__Selected text__.
━━━━━━━━━━━━━━━━━━━━

As I pointed out some time ago, the new scales all have new MOODS which could not be predicted mathematically, so that is why the experts and teachers and theorists missed them.
I can't write down the MOODS, but I can record compositions in them and copy the cassettes for you. So I did and they are now available.
It's your turn.
As this is being written, the Sonic Arts Galley in downtown San Diego is showing an exhibit called TUBULONGS, that being Ervin Wilson's name for new musical instruments constructed out of metal tubes.
Glen Prior, Jonathan Glasier, Ervin Wilson, Ivor Darreg, and others have been building instruments with aluminum, steel, brass and copper tubing for several years now. At the Gallery, all those materials are represented, along with other instruments made of steel bars not too different in sound from the conventional glockenspiel.
Since the physical principles governing metal bars and tubes (mounted "free-free, i.e., not clamped at the end but supported at the nodes of the principal mode of vibration without too much constraint) are similar, we can consider bars and tubes together.
Why here and now, in Xenharmonic Bulletin Number Eleven? One of the reasons for the long time between No. 10 and No. 11 of this journal has been the opportunity to do more practice of xenharmonics--composition, adaptation of existing music, performance, recording,and now and then the availability of materials to build instruments and/or to repair instruments, amplifiers, etc.
So much theory has been written about possible new tunings and what might be done in the Sweet Bye and Bye, that he time has come to correct a severe imbalance between theory and practice! This article is about what HAS BEEN DONE, not about "vaporware" as the computer people call those airy prognostications.
Some people look around of instruments to adapt or convert to new scales, but this often leads to disappointing results or even failure.
In particular, people want to make a piano over. That might have been the Only Game in Town in 1920, but this is 1988--well into the Electronic and Computer and Space Age, so let's leave Pianoforte Modification to incurable nostalgics and museum repair shops.
One very practical beginning is to use guitars refretted to non-12, as detailed in Xenharmonic Bulletin No. 7. That issue and other publications are still available and will continue to be.
Also cassette and other recordings in various new scales are now obtainable through various channels.
Now let's get into the reasons for describing metal tubes and bars. The main reason is that they don't cost too much to make, and the material is available at many stores and it is even possible to recycle used metal for instruments.
The cutting and mounting and other operations are within the ability of many persons and even if you personally don't have many such skills, it is easy enough to find some home-workshop person or even group willing to make metal tube and bar instruments.
The main problem for average people would be, do you have enough floor and storage space to keep such instruments after you have made them? Not for dwellers in trailer and furnished rooms and hotels, obviously!
However, there are enough meeting-halls and classroooms used only part-time and garages and backyards and other places to set up and play these instruments, and they are not too hard to transport or store, since they can be easily set up and taken down.
Best of all, they stay in tune much longer than other instruments. They are that different from tuning-forks, accepted the world over as pitch-standards. Quite likely, a well-made set of bars or tubes will be in tune a century form now. Here is your chance to make something that will live after you.

━━━━━━━━━━━━━━━━━━━━

__Task statement__. Transcribe word for word the portion of the passage on metal tube instruments starting with "Now let's get" and going on through "and hotels, obviously!".

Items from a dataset
━━━━━━━━━━━━━━━━━━━━

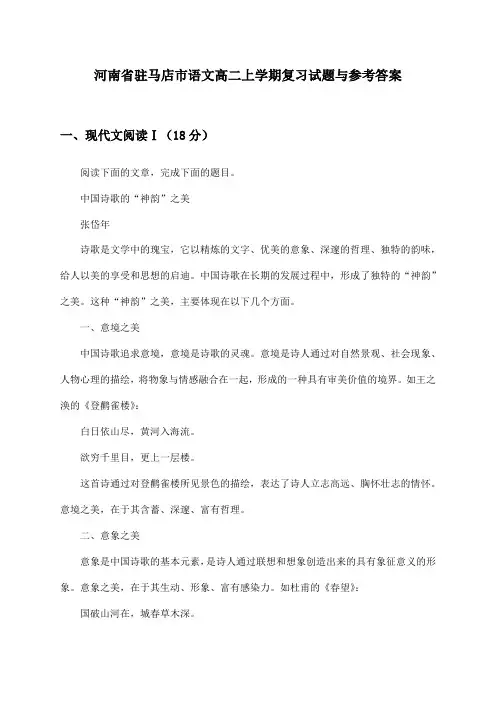 河南省驻马店市语文高二上学期复习试题与参考答案

一、现代文阅读Ⅰ（18分）

阅读下面的文章，完成下面的题目。

中国诗歌的“神韵”之美

张岱年

诗歌是文学中的瑰宝，它以精炼的文字、优美的意象、深邃的哲理、独特的韵味，给人以美的享受和思想的启迪。中国诗歌在长期的发展过程中，形成了独特的“神韵”之美。这种“神韵”之美，主要体现在以下几个方面。

一、意境之美

中国诗歌追求意境，意境是诗歌的灵魂。意境是诗人通过对自然景观、社会现象、人物心理的描绘，将物象与情感融合在一起，形成的一种具有审美价值的境界。如王之涣的《登鹳雀楼》：

白日依山尽，黄河入海流。

欲穷千里目，更上一层楼。

这首诗通过对登鹳雀楼所见景色的描绘，表达了诗人立志高远、胸怀壮志的情怀。意境之美，在于其含蓄、深邃、富有哲理。

二、意象之美

意象是中国诗歌的基本元素，是诗人通过联想和想象创造出来的具有象征意义的形象。意象之美，在于其生动、形象、富有感染力。如杜甫的《春望》：

国破山河在，城春草木深。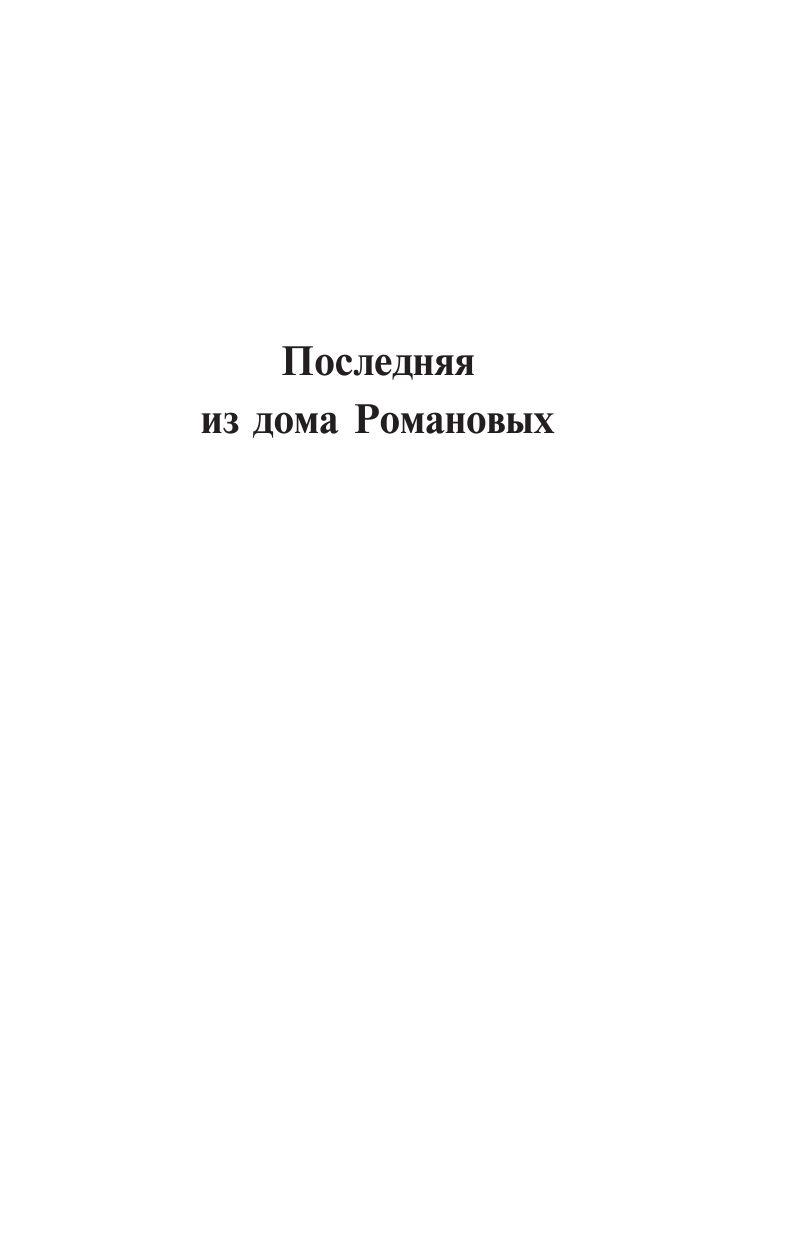 Последняя
из дома Романовых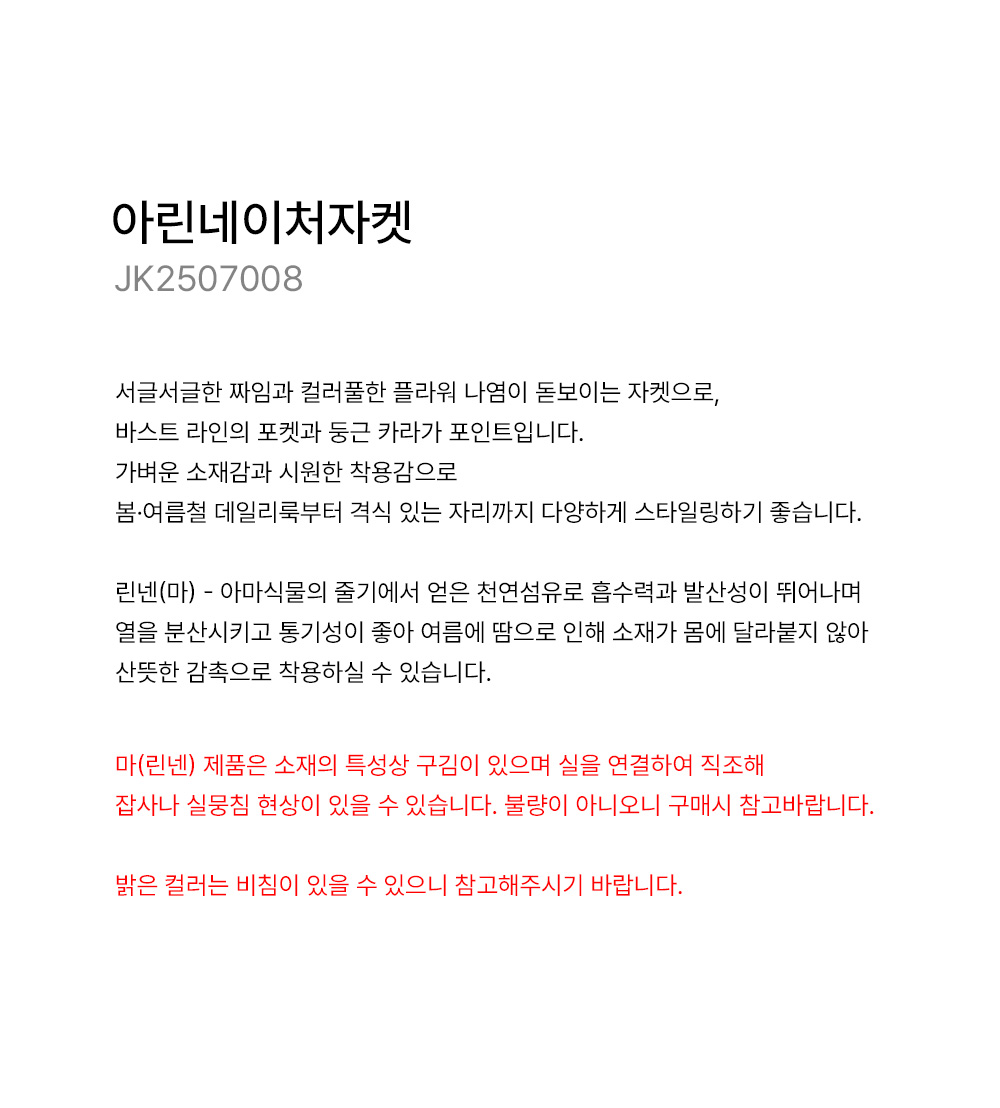 아린네이처자켓
JK2507008

서글서글한 짜임과 컬러풀한 플라워 나염이 돋보이는 자켓으로,
바스트 라인의 포켓과 둥근 카라가 포인트입니다.
가벼운 소재감과 시원한 착용감으로
봄·여름철 데일리룩부터 격식 있는 자리까지 다양하게 스타일링하기 좋습니다.

린넨(마) - 아마식물의 줄기에서 얻은 천연섬유로 흡수력과 발산성이 뛰어나며
열을 분산시키고 통기성이 좋아 여름에 땀으로 인해 소재가 몸에 달라붙지 않아
산뜻한 감촉으로 착용하실 수 있습니다.

마(린넨) 제품은 소재의 특성상 구김이 있으며 실을 연결하여 직조해
잡사나 실뭉침 현상이 있을 수 있습니다. 불량이 아니오니 구매시 참고바랍니다.

밝은 컬러는 비침이 있을 수 있으니 참고해주시기 바랍니다.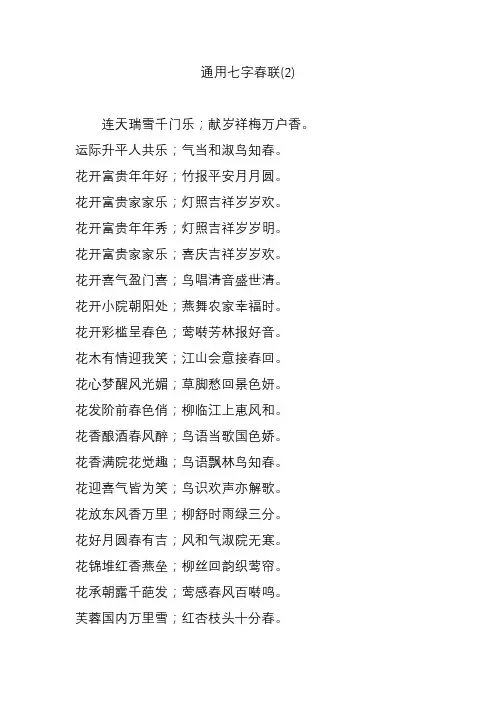 通用七字春联(2)

连天瑞雪千门乐；献岁祥梅万户香。
运际升平人共乐；气当和淑鸟知春。
花开富贵年年好；竹报平安月月圆。
花开富贵家家乐；灯照吉祥岁岁欢。
花开富贵年年秀；灯照吉祥岁岁明。
花开富贵家家乐；喜庆吉祥岁岁欢。
花开喜气盈门喜；鸟唱清音盛世清。
花开小院朝阳处；燕舞农家幸福时。
花开彩槛呈春色；莺啭芳林报好音。
花木有情迎我笑；江山会意接春回。
花心梦醒风光媚；草脚愁回景色妍。
花发阶前春色俏；柳临江上惠风和。
花香酿酒春风醉；鸟语当歌国色娇。
花香满院花觉趣；鸟语飘林鸟知春。
花迎喜气皆为笑；鸟识欢声亦解歌。
花放东风香万里；柳舒时雨绿三分。
花好月圆春有吉；风和气淑院无寒。
花锦堆红香燕垒；柳丝回韵织莺帘。
花承朝露千葩发；莺感春风百啭鸣。
芙蓉国内万里雪；红杏枝头十分春。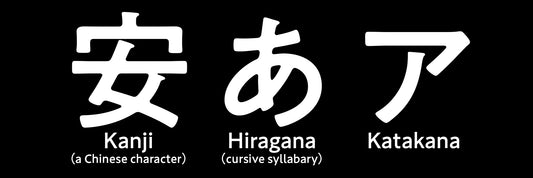 安
Kanji
(a Chinese character)

あ
Hiragana
(cursive syllabary)

ア
Katakana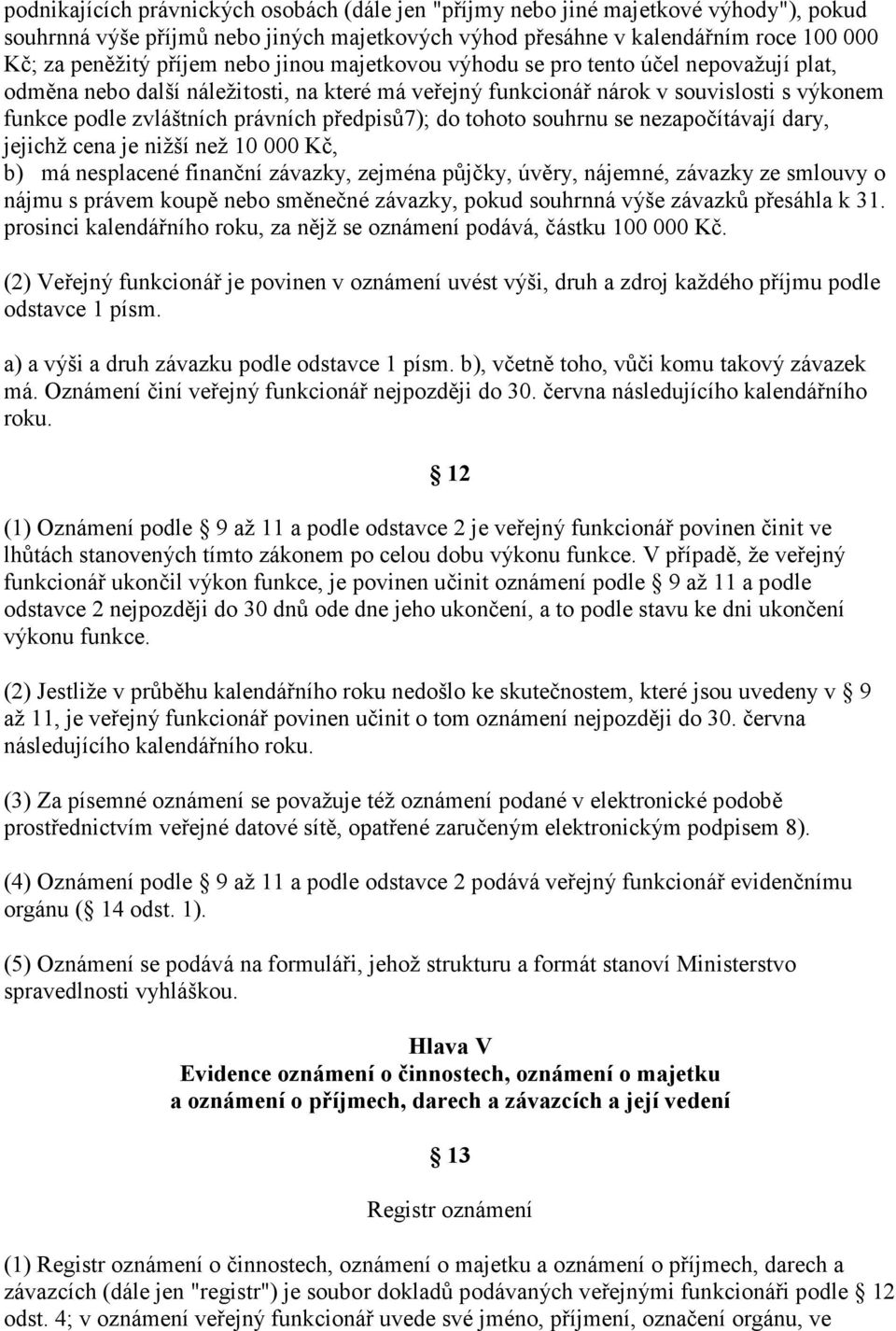 podnikajících právnických osobách (dále jen "příjmy nebo jiné majetkové výhody"), pokud souhrnná výše příjmů nebo jiných majetkových výhod přesáhne v kalendářním roce 100 000 Kč; za peněžitý příjem nebo jinou majetkovou výhodu se pro tento účel nepovažují plat, odměna nebo další náležitosti, na které má veřejný funkcionář nárok v souvislosti s výkonem funkce podle zvláštních právních předpisů7); do tohoto souhrnu se nezapočítávají dary, jejichž cena je nižší než 10 000 Kč,
b) má nesplacené finanční závazky, zejména půjčky, úvěry, nájemné, závazky ze smlouvy o nájmu s právem koupě nebo směnečné závazky, pokud souhrnná výše závazků přesáhla k 31. prosinci kalendářního roku, za nějž se oznámení podává, částku 100 000 Kč.

(2) Veřejný funkcionář je povinen v oznámení uvést výši, druh a zdroj každého příjmu podle odstavce 1 písm.

a) a výši a druh závazku podle odstavce 1 písm. b), včetně toho, vůči komu takový závazek má. Oznámení činí veřejný funkcionář nejpozději do 30. června následujícího kalendářního roku.

12

(1) Oznámení podle 9 až 11 a podle odstavce 2 je veřejný funkcionář povinen činit ve lhůtách stanovených tímto zákonem po celou dobu výkonu funkce. V případě, že veřejný funkcionář ukončil výkon funkce, je povinen učinit oznámení podle 9 až 11 a podle odstavce 2 nejpozději do 30 dnů ode dne jeho ukončení, a to podle stavu ke dni ukončení výkonu funkce.

(2) Jestliže v průběhu kalendářního roku nedošlo ke skutečnostem, které jsou uvedeny v 9 až 11, je veřejný funkcionář povinen učinit o tom oznámení nejpozději do 30. června následujícího kalendářního roku.

(3) Za písemné oznámení se považuje též oznámení podané v elektronické podobě prostřednictvím veřejné datové sítě, opatřené zaručeným elektronickým podpisem 8).

(4) Oznámení podle 9 až 11 a podle odstavce 2 podává veřejný funkcionář evidenčnímu orgánu ( 14 odst. 1).

(5) Oznámení se podává na formuláři, jehož strukturu a formát stanoví Ministerstvo spravedlnosti vyhláškou.

Hlava V
Evidence oznámení o činnostech, oznámení o majetku a oznámení o příjmech, darech a závazcích a její vedení

13

Registr oznámení

(1) Registr oznámení o činnostech, oznámení o majetku a oznámení o příjmech, darech a závazcích (dále jen "registr") je soubor dokladů podávaných veřejnými funkcionáři podle 12 odst. 4; v oznámení veřejný funkcionář uvede své jméno, příjmení, označení orgánu, ve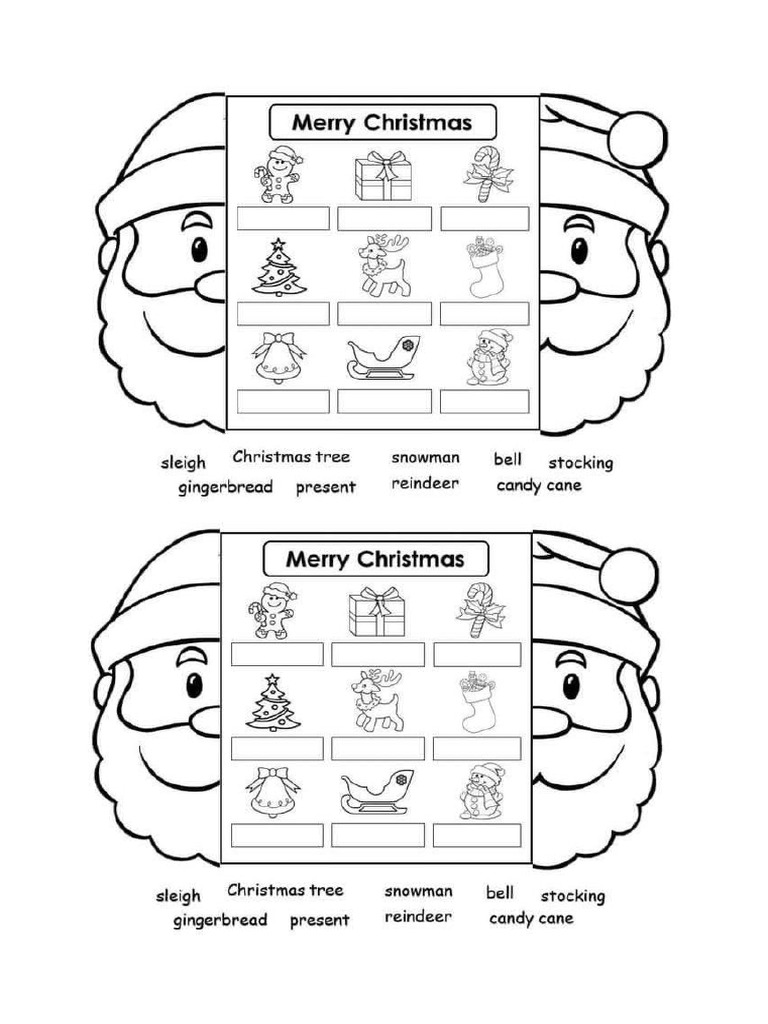 Merry Christmas

sleigh Christmas tree snowman bell stocking
gingerbread present reindeer candy cane

Merry Christmas

sleigh Christmas tree snowman bell stocking
gingerbread present reindeer candy cane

━━━━━━━━━━━━━━━━━━━━

__Task solution__.
Now let's get into the reasons for describing metal tubes and bars. The main reason is that they don't cost too much to make, and the material is available at many stores and it is even possible to recycle used metal for instruments.
The cutting and mounting and other operations are within the ability of many persons and even if you personally don't have many such skills, it is easy enough to find some home-workshop person or even group willing to make metal tube and bar instruments.
The main problem for average people would be, do you have enough floor and storage space to keep such instruments after you have made them? Not for dwellers in trailer and furnished rooms and hotels, obviously!